_WORK ITEM 1_
Using the Upper Danube modelling text, decide whether each statement agrees with it, answering yes or no and quoting the deciding words: (a) PROMET was developed within the project. (b) The DANUBIA land-surface components exchange data through more than 100 interfaces. (c) PROMET was developed in FORTRAN.
_WORK ITEM 2_
Please answer these questions from the Upper Danube modelling text:
(a) What example of a change in the use of water does it give?
(b) Which DANUBIA components did the development effort generate?
(c) Which DANUBIA component did PROMET replace?
_WORK ITEM 3_
Continue the Upper Danube modelling text from its final sentence.

[[ READING PASSAGE open ]]

Keywords

1 Introduction

The most accurate modelling of the hydrological cycle and the associated flows of water between the various hydrological components of the Upper Danube basin is a crucial feature for the exploration of future changes in the water cycle and the diverse consequences that result therefrom. The hydrological model that is used must be capable of providing accurate results under a broad range of environmental conditions, i.e. it can correctly simulate the flows of water in the basin, even under conditions in the future that may be remarkably different from today’s situation. The changes in the conditions relate to a wide range of factors, including, among others:

  1. 1.

    Climate change

  2. 2.

    Changes in land use and land cover (this includes the response of the vegetation to increased water stress and changes in CO2 concentrations, as well as possible intensification of agriculture)

  3. 3.

    Changes in the water management and supply infrastructure as a result of the construction of new hydraulic structures (reservoirs, diversions, hydropower plants, flood protection measures, etc.)

  4. 4.

    Changes in the use of water, e.g. the introduction of irrigation

2 The Hydrological Model PROMET as a Supplement to DANUBIA

In the development of the DANUBIA components that describe the hydrological processes occurring at the land surface, considerable effort was made to realise the mutual interactions via appropriate interfaces, through which data is exchanged. The data represents the mutual interactions between the components. This effort generated the Surface, Soil, Biological and Snow and Ice components in DANUBIA. With a total of over 100 interfaces over which data exchange takes place, these components constitute a very comprehensive model system that reproduces well the complexity of the processes at the land surface. This structural complexity has corresponding effects on the performance of the Landsurface component. For this reason, it was decided to modify and make equivalent in its results the hydrological model PROMET (Mauser and Schädlich 1998; Mauser and Bach 2009) for operational purposes of simulating long and computationally intensive DANUBIA scenarios. PROMET was not developed in the context of the project and essentially is a non-object-oriented hydrological land surface model, which was developed in FORTRAN. It was integrated with DANUBIA to replace the DANUBIA’s Landsurface component in order to increase the performance in the practical implementation of DANUBIA. The physical basis of PROMET is virtually identical with the original Landsurface component in terms of its description of the hydrological processes at the land surface, but avoids the high complexity of the interfaces because the components are internally coupled. The following principles are implemented in both DANUBIA and PROMET:

  • Comprehensive physical and physiological description of the processes in the context of the flows of water in a mesoscale alpine drainage basin. This comprises the following processes:

    • Ingestion of meteorological drivers, either from regionally downscaled and bias-corrected climate models (Chap. 51) or from spatially and temporally interpolated station data (Chaps. 49 and 50).

[[ READING PASSAGE closed ]]
[[ SUPPLIED RECORDS open ]]

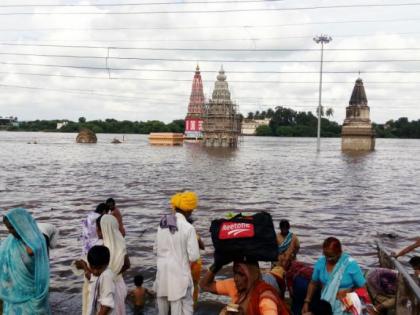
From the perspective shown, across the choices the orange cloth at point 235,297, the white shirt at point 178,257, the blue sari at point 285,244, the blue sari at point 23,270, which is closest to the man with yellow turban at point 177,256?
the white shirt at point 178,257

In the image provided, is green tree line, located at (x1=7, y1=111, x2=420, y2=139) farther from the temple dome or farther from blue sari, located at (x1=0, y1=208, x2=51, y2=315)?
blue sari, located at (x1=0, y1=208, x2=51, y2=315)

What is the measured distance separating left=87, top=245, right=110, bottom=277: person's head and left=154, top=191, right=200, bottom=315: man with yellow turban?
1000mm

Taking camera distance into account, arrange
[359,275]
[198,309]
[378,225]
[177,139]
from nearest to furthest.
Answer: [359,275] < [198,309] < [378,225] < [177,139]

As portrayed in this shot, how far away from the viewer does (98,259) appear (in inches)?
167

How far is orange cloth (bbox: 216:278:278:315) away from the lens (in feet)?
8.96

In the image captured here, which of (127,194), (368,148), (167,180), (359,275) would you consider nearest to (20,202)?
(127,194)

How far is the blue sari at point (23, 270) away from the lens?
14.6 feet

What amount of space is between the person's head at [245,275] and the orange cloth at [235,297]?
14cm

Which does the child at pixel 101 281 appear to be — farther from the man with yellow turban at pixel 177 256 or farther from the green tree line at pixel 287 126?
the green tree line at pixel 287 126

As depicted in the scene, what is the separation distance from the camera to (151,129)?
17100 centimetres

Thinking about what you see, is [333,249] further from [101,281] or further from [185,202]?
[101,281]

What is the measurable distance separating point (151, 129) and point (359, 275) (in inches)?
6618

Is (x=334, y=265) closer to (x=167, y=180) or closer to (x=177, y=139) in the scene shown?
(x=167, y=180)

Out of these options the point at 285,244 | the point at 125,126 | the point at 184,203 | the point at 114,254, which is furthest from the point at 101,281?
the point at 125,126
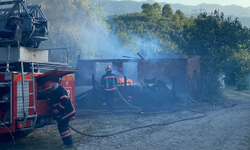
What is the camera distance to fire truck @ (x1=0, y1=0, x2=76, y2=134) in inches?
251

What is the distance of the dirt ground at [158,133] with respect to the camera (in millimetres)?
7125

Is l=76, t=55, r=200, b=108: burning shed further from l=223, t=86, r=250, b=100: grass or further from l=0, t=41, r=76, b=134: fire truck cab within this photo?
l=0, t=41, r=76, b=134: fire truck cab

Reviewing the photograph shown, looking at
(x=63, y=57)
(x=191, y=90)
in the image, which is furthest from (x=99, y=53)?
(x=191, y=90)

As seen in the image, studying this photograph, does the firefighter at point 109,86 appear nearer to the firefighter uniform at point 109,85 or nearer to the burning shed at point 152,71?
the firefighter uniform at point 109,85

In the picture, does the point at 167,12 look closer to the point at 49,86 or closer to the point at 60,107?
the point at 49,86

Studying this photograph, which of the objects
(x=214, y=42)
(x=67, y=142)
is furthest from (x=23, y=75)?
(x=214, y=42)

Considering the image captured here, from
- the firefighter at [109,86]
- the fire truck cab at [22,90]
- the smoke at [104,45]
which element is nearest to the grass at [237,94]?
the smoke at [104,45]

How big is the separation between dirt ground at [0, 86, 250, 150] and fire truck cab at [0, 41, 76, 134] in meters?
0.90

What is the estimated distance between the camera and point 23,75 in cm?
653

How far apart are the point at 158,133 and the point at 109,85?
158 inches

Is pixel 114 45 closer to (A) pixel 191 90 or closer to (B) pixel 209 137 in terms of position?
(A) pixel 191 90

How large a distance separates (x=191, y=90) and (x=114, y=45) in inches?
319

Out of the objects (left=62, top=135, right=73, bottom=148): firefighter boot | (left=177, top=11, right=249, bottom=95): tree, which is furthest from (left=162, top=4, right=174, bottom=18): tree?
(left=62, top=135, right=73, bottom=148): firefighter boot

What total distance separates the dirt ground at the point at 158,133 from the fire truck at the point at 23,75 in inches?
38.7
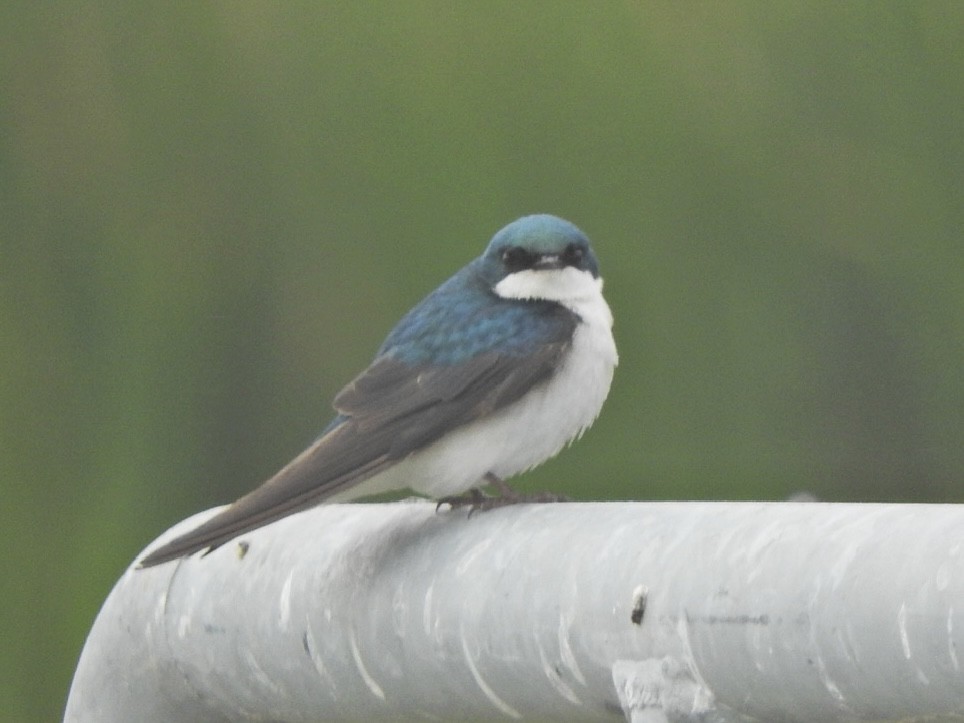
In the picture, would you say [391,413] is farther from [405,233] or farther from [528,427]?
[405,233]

[[ SUPPLIED RECORDS closed ]]
[[ SUPPLIED RECORDS open ]]

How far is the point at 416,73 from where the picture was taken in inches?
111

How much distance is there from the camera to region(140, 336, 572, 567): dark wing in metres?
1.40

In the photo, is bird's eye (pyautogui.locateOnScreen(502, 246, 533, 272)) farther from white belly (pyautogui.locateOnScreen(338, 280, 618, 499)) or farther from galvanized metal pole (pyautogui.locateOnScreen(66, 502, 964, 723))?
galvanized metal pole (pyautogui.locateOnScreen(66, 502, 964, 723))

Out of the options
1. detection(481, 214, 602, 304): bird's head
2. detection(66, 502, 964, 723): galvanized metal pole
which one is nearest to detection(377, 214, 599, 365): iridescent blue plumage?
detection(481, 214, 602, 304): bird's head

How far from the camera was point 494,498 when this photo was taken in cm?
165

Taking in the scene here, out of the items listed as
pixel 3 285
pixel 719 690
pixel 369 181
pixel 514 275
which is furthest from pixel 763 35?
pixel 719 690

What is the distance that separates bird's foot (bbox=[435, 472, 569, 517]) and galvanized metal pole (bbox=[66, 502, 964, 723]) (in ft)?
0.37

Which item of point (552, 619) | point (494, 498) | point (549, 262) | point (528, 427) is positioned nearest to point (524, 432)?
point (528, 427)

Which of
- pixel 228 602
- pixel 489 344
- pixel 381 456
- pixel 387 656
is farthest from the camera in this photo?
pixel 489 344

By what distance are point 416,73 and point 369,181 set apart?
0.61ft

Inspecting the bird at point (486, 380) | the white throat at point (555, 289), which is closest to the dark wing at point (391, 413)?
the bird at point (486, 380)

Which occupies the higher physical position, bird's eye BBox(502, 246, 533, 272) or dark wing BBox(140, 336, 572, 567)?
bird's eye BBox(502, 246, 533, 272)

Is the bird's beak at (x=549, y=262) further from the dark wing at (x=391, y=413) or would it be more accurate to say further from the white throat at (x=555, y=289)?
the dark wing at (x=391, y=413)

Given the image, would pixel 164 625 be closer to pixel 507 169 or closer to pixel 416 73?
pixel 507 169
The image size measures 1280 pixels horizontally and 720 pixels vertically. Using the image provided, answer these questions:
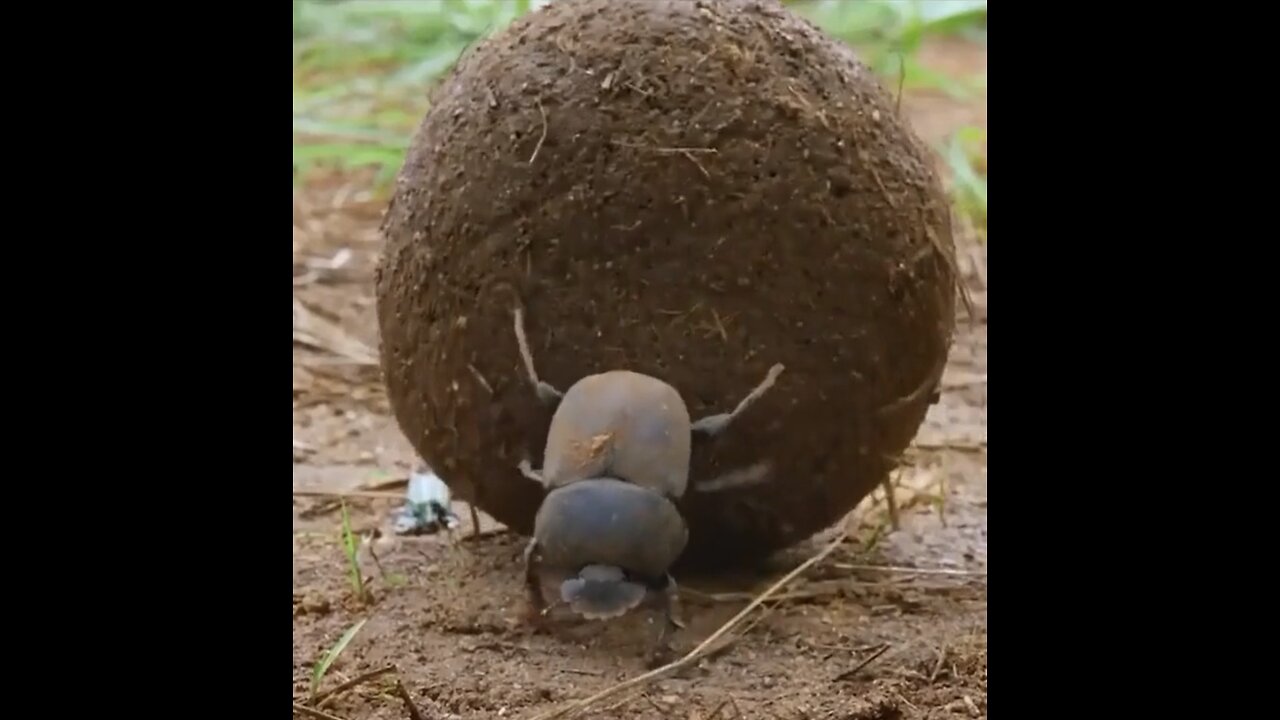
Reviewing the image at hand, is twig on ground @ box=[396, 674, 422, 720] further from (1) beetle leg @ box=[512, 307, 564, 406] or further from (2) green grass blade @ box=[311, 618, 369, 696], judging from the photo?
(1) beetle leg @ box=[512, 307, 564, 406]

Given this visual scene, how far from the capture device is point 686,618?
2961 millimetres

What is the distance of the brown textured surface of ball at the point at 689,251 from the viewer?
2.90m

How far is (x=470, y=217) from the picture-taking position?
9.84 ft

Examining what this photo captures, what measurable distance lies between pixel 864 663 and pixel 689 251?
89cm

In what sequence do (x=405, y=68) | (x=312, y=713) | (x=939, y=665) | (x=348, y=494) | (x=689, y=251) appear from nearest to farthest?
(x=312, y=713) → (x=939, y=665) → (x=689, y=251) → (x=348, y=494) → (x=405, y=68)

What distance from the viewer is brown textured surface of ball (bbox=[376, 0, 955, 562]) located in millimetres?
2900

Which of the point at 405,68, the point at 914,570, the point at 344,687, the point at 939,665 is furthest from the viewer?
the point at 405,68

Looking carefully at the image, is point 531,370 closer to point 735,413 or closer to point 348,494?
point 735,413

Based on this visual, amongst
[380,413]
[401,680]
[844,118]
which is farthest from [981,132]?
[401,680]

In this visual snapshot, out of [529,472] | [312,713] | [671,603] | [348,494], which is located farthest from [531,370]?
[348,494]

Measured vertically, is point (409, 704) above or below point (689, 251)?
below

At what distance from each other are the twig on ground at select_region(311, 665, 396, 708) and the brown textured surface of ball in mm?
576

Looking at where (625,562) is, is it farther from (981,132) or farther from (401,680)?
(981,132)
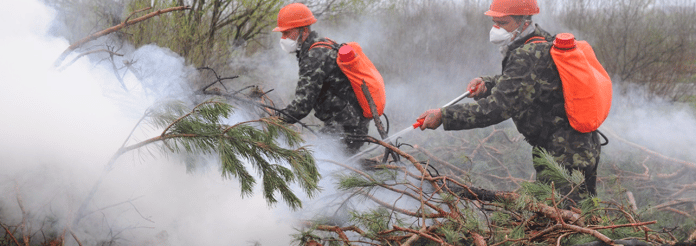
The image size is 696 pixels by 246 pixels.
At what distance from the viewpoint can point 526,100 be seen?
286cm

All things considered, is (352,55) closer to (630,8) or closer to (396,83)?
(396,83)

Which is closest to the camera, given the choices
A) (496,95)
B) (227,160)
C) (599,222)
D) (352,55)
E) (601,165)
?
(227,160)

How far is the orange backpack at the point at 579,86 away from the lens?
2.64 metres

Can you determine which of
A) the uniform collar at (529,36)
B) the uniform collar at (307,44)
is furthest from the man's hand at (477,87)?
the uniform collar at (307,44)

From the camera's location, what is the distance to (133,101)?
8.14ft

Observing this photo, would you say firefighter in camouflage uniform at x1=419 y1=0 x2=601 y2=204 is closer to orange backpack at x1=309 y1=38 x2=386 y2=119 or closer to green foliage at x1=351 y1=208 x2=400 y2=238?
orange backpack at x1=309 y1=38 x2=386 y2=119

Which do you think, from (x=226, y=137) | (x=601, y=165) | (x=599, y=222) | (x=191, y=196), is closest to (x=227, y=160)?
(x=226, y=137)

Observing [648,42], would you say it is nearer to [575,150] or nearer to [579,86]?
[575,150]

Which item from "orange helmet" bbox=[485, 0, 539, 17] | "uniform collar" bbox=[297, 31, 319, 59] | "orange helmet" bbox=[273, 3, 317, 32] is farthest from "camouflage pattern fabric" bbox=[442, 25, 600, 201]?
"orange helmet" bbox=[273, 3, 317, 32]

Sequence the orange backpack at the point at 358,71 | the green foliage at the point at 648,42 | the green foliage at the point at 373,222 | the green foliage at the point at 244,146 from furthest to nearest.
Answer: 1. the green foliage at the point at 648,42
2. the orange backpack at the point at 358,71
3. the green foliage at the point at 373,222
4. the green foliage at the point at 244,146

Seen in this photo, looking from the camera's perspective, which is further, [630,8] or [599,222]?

[[ SUPPLIED RECORDS closed ]]

_OUTPUT 1_
(a) No: "PROMET was not developed in the context of the project"
(b) Yes: "With a total of over 100 interfaces over which data exchange takes place"
(c) Yes: "which was developed in FORTRAN"

_OUTPUT 2_
(a) The introduction of irrigation.
(b) The Surface, Soil, Biological, and Snow and Ice components.
(c) The Landsurface component.

_OUTPUT 3_
    • Energy and mass exchange between the land surface and the atmosphere, including the physiological control of gas exchange (interception, evapotranspiration, sensible heat flow, carbon exchange, radiation balance, momentum exchange).

    • Dynamic, vegetation canopy development, which describes mechanistically the physiological processes related to photosynthesis, respiration, phenological development, canopy development and yield.

    • The dynamics of snow and ice.

    • Vertical and lateral, as well as saturated and unsaturated, flows of water (infiltration, interflow, surface discharge, groundwater flow).

    • Channel run-off and flows through natural lakes as a self-organised process dependent on relief.

    • Flows through hydraulic structures such as run-of-the-river hydropower stations, reservoirs and diversions, sewage plants, etc.

  • Rigorous adherence to the laws of conservation of mass and energy.

  • Spatial distribution in modelling the processes based on an isotropic spatial grid.

  • Ensuring physical consistency and the predictive ability by largely avoiding calibration. This means that basin-wide the same rules apply to determine the spatially distributed values for the model parameters from first-order physical and/or physiological principles. This implies that parameter optimisation in sub-catchments of the basin using measured discharges at singular locations of gauges is not applied. Instead, values from literature, measurements (on the ground or via remote sensing) and detailed relief analyses are used to initialise the spatially distributed model parameters. All methods used for determining parameter values are implemented in the same consistent way over the entire basin and that no separate rules and methods are applied to subbasins. In this way, it can be ensured that the method used for calculating the spatial distribution of a parameter also covers a broad range of values.

The interactions of the different elements of the hydrological cycle in PROMET are described in detail in its current form in Mauser and Bach (2009) and the cooperation between it and DANUBIA is shown in Fig. 4.1.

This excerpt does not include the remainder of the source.